Katharen betekent zuivering. Zij wilden zich zuiveren van al het overtollige door geen bezit te hebben en geen vlees te
eten. De Katharen werden een bedreiging voor de kerk omdat ze een eenheid vormden tegen Rome. De paus wilde ze in
1209 definitief uitroeien en daarvoor ontstond de Inquisitie.
De Pest, ook wel de Zwarte Dood, woedde rond 1350. 1/3e deel van de bevolking stief toen. In Centraal-Azië leefde de
pestbacterie al en door de rat, en daarmee de vlooien, verspreidde deze zich. Bij Kaffa werden alle dode pestslachtoffers
van het leger van de Mongoolse prins over de muur Kaffa ingeschoten om zo de stad te vergiftigen. In oktober 1347 kwam de
pest in Europa, via de haven van Micena (Sicilië). Door het hele grote aantal slachtoffers raakten de begraafplaatsen te vol en
de mankrachten op. Toen kwamen er pestkuilen, een soort van massagraven. De paus, die in Avignon zat, overleefde alles
door de zorg van zijn lijfarts. Hij moest daarvoor wel een paar maanden temidden van vuren doorbrengen. Flagellanten (die
aan zelfpijniging deden met een flagellum) vormden een bedreiging voor de kerk en dus moesten koningen de Flagellanten
onderdrukken. Na de pest werd het geloof in God sterker, maar was de kerk wel zo goed als die zich voordeed?
In de middeleeuwen werden boeken hand gemaakt door monniken in kloosters. Alleen geestelijken konden toen
lezen en schrijven. Onderwerp van die boeken was vooral filosofie en geloof/religie. Duurde maanden voor een boek af
was. Een boek voert de mensen tot God en de taak van monniken was het woord van God verspreiden. De boeken werden
geschreven in een scriptorium. Schrijvende monnik heette een kopiist/overschrijver. Er werd geschreven op
perkament>dierenhuiden. Er werd geschreven in kapitalen (grote afgeronde letters) en het lettertype daarna was Gotisch,
langgerekt en dicht op elkaar. De betekenis van Codex/Codices is houtblok, en boeken heetten dan ook codices.
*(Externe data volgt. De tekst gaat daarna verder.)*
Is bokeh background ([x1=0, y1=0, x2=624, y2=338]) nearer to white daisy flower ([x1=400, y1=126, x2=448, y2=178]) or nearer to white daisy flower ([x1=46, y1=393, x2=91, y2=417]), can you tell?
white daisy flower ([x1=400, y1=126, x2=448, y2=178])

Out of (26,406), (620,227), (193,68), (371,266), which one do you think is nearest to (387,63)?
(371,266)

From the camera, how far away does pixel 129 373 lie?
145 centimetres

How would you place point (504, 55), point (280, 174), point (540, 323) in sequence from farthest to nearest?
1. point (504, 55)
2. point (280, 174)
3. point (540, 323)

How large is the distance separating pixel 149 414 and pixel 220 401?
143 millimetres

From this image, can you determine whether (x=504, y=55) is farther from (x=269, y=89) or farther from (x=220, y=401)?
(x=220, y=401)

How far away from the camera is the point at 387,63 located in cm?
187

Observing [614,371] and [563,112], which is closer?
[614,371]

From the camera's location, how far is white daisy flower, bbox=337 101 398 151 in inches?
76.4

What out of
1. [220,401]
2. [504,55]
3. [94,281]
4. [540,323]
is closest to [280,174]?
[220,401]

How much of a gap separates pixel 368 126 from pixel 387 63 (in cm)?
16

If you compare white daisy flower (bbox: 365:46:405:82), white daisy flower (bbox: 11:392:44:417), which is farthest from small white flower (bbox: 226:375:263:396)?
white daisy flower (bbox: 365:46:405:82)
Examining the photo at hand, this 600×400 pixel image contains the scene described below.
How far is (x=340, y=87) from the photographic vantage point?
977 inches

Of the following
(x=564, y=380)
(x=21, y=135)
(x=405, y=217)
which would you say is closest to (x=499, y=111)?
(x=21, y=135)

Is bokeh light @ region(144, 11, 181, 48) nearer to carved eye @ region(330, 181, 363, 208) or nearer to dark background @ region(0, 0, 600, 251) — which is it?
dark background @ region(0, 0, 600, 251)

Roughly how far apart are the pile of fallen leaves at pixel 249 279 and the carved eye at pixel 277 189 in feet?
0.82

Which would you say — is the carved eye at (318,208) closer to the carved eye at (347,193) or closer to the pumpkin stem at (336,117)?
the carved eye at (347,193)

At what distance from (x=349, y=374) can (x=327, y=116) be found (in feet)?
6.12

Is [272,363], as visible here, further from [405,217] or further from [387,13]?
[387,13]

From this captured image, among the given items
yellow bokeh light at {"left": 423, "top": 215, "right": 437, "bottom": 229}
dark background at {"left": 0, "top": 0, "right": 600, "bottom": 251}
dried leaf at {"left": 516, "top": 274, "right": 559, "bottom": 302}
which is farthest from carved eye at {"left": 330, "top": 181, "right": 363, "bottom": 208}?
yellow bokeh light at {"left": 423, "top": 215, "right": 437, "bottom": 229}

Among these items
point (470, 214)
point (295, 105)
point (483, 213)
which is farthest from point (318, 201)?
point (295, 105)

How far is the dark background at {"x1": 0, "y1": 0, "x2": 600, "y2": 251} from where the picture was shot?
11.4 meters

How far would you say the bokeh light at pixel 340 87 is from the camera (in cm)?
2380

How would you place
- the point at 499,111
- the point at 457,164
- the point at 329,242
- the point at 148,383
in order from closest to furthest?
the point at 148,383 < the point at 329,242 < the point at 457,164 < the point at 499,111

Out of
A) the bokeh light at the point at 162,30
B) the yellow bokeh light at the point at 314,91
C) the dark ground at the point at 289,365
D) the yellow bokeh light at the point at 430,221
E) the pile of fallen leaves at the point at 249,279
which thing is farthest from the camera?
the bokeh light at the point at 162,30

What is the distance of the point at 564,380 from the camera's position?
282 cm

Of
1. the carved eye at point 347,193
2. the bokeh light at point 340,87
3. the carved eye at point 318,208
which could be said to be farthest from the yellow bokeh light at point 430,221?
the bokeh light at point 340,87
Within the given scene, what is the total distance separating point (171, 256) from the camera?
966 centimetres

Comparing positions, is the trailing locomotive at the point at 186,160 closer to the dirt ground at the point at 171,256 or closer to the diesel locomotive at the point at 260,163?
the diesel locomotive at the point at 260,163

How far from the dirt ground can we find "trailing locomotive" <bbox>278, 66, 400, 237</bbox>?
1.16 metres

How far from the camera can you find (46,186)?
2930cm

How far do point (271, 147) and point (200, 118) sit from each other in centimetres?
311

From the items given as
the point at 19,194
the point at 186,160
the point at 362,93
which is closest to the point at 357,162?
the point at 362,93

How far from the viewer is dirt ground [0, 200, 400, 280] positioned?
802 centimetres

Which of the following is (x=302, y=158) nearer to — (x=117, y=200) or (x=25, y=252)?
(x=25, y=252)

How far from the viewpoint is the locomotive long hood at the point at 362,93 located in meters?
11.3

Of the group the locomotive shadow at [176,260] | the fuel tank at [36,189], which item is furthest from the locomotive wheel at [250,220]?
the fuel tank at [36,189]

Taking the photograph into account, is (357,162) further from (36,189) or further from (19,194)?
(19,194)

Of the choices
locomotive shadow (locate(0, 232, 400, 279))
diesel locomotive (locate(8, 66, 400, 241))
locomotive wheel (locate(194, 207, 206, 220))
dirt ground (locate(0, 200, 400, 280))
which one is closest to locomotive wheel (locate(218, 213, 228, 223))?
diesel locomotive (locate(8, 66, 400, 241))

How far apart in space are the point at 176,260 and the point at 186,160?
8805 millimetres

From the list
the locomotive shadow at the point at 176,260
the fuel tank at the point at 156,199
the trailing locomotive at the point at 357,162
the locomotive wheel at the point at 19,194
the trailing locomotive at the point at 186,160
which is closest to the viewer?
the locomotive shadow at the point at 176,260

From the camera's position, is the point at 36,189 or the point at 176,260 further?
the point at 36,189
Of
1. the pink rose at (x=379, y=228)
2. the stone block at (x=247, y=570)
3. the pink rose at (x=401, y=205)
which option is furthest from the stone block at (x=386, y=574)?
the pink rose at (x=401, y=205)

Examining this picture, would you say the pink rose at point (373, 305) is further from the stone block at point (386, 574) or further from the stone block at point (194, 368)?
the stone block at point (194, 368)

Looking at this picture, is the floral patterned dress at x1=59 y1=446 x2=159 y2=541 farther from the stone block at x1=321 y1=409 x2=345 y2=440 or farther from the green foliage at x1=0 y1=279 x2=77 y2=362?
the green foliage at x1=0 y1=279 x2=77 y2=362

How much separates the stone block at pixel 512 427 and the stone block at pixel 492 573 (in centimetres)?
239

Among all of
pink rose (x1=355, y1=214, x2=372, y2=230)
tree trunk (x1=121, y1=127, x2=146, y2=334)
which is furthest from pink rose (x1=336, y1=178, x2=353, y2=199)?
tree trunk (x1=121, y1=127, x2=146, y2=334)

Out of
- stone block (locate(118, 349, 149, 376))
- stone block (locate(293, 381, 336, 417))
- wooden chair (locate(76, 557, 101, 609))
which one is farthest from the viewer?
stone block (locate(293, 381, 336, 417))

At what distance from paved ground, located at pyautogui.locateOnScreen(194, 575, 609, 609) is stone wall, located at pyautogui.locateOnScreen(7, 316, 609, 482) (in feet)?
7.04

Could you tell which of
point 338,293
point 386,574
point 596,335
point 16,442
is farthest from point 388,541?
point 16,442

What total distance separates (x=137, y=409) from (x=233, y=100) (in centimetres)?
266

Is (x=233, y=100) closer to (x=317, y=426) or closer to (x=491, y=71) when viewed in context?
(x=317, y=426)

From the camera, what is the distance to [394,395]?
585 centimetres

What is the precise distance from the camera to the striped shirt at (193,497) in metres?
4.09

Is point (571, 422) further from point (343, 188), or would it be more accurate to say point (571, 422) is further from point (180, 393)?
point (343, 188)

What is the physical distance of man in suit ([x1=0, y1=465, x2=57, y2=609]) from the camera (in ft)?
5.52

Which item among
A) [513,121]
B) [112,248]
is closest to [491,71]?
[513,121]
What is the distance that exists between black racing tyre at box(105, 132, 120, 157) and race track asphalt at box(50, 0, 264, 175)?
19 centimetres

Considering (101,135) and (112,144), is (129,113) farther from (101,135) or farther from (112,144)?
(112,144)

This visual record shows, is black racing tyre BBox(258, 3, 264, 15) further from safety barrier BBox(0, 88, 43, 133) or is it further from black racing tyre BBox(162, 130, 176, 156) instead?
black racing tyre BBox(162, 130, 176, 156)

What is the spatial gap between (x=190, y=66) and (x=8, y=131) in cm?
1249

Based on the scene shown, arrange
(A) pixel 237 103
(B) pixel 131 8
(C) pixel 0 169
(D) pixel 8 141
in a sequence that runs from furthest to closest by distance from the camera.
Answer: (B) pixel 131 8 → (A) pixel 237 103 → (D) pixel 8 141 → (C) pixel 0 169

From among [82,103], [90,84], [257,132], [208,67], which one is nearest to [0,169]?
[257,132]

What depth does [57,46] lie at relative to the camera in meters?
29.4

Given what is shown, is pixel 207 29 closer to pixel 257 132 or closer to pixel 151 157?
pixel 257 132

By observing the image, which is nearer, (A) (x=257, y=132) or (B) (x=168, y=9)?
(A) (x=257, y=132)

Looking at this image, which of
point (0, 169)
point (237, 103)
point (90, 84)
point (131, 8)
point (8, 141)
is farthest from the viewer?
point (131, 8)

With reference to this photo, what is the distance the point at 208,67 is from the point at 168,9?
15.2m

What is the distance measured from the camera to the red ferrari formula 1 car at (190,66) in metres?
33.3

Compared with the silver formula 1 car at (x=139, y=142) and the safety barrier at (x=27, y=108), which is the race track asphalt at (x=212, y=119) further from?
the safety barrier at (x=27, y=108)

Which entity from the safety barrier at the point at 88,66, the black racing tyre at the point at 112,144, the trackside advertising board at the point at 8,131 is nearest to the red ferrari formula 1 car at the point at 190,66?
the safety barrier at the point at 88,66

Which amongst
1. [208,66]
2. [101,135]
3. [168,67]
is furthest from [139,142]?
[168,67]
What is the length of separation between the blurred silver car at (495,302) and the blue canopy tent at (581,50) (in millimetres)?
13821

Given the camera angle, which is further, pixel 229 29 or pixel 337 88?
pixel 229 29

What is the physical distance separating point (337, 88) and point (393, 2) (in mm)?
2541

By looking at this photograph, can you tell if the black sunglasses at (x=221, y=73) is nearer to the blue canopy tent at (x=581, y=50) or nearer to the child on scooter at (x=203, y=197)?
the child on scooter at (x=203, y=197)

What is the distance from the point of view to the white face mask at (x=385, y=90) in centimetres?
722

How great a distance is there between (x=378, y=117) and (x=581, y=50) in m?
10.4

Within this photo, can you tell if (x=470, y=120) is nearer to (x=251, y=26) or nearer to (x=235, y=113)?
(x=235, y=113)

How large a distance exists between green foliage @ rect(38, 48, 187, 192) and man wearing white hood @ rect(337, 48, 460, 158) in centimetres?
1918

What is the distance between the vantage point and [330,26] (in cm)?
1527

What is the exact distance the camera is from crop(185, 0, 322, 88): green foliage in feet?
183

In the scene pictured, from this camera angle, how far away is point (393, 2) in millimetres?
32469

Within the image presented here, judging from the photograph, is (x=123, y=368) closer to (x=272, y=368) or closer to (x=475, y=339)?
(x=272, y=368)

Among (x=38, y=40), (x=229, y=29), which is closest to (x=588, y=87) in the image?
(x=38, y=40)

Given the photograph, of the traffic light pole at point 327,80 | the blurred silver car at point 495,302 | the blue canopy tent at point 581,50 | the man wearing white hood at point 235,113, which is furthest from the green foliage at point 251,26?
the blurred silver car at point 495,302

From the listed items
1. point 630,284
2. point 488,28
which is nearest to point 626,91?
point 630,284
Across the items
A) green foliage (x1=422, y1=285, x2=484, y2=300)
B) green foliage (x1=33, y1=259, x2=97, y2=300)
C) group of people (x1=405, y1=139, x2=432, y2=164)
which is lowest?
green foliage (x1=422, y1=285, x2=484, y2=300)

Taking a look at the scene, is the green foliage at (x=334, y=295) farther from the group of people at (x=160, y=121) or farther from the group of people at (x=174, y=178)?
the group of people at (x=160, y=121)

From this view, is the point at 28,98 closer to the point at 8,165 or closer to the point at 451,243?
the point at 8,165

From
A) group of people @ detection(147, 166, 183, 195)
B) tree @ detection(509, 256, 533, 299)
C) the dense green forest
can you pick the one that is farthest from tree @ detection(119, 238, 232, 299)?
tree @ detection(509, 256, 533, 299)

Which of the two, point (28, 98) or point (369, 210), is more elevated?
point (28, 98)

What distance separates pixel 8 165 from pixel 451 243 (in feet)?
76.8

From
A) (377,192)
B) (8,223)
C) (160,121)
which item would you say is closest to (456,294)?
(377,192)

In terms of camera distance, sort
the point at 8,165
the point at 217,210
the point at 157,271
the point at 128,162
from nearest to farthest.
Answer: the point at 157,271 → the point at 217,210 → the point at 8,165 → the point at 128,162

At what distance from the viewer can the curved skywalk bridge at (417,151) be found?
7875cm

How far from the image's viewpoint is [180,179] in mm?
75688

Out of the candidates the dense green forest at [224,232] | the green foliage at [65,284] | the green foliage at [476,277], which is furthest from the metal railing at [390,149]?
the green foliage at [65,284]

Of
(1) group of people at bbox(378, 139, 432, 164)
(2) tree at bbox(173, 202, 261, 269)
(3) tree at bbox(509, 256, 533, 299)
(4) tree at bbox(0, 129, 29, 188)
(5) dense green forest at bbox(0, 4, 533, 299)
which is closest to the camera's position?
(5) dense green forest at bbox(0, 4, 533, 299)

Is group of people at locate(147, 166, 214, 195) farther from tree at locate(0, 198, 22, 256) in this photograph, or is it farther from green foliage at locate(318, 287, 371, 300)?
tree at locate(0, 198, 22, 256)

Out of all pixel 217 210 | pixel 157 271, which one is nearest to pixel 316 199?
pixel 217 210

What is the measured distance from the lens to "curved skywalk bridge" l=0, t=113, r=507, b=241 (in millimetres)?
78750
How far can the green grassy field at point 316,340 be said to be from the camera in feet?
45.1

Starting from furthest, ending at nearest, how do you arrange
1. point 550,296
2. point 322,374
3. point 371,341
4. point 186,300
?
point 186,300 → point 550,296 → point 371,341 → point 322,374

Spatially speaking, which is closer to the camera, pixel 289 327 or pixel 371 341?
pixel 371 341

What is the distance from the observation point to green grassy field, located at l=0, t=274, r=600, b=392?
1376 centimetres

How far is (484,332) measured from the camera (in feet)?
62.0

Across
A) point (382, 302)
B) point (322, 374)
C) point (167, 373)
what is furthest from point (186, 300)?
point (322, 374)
Aan de
Bijbel werd extra aandacht besteed. Om te voorkomen dat boeken werden gestolen werden ze aan een ketting gelegd. Met
de komst van de boekdrukkunst (Laurens Jansz. Koster/Johannes Gutenberg 1450) verloor de kerk de greep op boeken en
dus beperkte kennis. Informatie werd toegankelijk voor iedereen. Meer mensen leerden nu lezen en schrijven.